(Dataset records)
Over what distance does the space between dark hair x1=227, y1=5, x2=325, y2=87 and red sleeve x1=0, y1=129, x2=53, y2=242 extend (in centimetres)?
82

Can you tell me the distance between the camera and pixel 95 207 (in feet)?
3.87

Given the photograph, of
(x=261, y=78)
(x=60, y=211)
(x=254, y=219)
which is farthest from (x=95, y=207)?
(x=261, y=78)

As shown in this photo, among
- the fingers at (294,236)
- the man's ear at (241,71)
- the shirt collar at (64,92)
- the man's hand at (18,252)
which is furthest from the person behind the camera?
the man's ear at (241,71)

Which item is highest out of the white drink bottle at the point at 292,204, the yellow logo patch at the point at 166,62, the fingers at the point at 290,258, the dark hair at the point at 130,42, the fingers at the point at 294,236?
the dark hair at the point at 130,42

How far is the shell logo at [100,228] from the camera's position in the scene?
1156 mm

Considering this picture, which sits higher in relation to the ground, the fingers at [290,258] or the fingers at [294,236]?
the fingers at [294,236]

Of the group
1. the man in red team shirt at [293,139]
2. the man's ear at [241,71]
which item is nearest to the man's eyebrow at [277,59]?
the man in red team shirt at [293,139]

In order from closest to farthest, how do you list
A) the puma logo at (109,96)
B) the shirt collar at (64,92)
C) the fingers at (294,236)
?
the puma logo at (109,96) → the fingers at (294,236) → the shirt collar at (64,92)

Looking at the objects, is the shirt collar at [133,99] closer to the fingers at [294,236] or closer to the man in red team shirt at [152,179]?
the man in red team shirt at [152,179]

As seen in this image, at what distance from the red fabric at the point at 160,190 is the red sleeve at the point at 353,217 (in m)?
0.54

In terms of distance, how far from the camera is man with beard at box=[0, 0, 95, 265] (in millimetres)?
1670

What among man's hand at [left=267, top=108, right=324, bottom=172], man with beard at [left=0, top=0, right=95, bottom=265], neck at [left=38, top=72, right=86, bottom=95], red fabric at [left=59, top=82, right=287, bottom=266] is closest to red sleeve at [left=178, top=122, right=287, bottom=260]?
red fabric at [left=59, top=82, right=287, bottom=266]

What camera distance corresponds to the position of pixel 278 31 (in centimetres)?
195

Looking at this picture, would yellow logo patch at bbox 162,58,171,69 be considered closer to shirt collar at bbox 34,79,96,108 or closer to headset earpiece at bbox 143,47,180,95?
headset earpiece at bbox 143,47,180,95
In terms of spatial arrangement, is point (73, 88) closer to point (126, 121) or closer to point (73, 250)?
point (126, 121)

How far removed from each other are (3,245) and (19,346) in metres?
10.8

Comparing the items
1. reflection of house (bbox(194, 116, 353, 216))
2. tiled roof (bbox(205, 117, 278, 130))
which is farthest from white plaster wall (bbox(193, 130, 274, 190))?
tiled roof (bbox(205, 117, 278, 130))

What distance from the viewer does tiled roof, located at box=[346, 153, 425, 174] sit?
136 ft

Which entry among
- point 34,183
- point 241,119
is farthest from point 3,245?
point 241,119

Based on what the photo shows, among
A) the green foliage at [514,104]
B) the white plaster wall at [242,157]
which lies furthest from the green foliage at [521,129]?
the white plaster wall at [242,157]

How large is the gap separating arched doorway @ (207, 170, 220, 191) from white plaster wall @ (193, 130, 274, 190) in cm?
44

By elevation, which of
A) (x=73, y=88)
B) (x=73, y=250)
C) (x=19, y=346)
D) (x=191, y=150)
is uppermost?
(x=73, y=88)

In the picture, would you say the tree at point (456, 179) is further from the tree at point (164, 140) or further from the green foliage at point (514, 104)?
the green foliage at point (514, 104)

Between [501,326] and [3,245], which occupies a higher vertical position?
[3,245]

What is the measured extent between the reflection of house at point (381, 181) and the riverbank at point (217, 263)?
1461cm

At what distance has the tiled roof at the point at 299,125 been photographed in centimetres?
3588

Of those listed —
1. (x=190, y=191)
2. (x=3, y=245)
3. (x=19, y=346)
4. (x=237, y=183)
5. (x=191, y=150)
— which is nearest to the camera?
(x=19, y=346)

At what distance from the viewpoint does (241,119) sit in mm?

### GOAL
Print everything from the start of the material down to the line containing "the puma logo at (109,96) →", including both ends, reproducing each line without changes.

### PROBLEM SOLUTION
Over what distance does the space between dark hair x1=227, y1=5, x2=325, y2=87 and red sleeve x1=0, y1=129, x2=53, y2=242 extend (in centimetres)?
82

Can you tell me the distance between the camera and pixel 95 207 (in feet)?
3.87

Given the photograph, of
(x=261, y=78)
(x=60, y=211)
(x=254, y=219)
which is farthest from (x=95, y=207)?
(x=261, y=78)

As shown in this photo, among
- the fingers at (294,236)
- the man's ear at (241,71)
- the shirt collar at (64,92)
- the man's hand at (18,252)
which is furthest from the person behind the camera?
the man's ear at (241,71)

Which item is highest out of the white drink bottle at the point at 292,204, the yellow logo patch at the point at 166,62, the fingers at the point at 290,258, the dark hair at the point at 130,42, the fingers at the point at 294,236?
the dark hair at the point at 130,42

How far is the shell logo at [100,228] from the camera's position in the scene?
1156 mm

Considering this picture, which sits higher in relation to the ground, the fingers at [290,258] or the fingers at [294,236]?
the fingers at [294,236]

Of the group
1. the man in red team shirt at [293,139]
2. the man's ear at [241,71]
which item is nearest to the man's eyebrow at [277,59]?
the man in red team shirt at [293,139]

In order from closest to farthest, how do you list
A) the puma logo at (109,96)
B) the shirt collar at (64,92)
C) the fingers at (294,236)
?
the puma logo at (109,96) → the fingers at (294,236) → the shirt collar at (64,92)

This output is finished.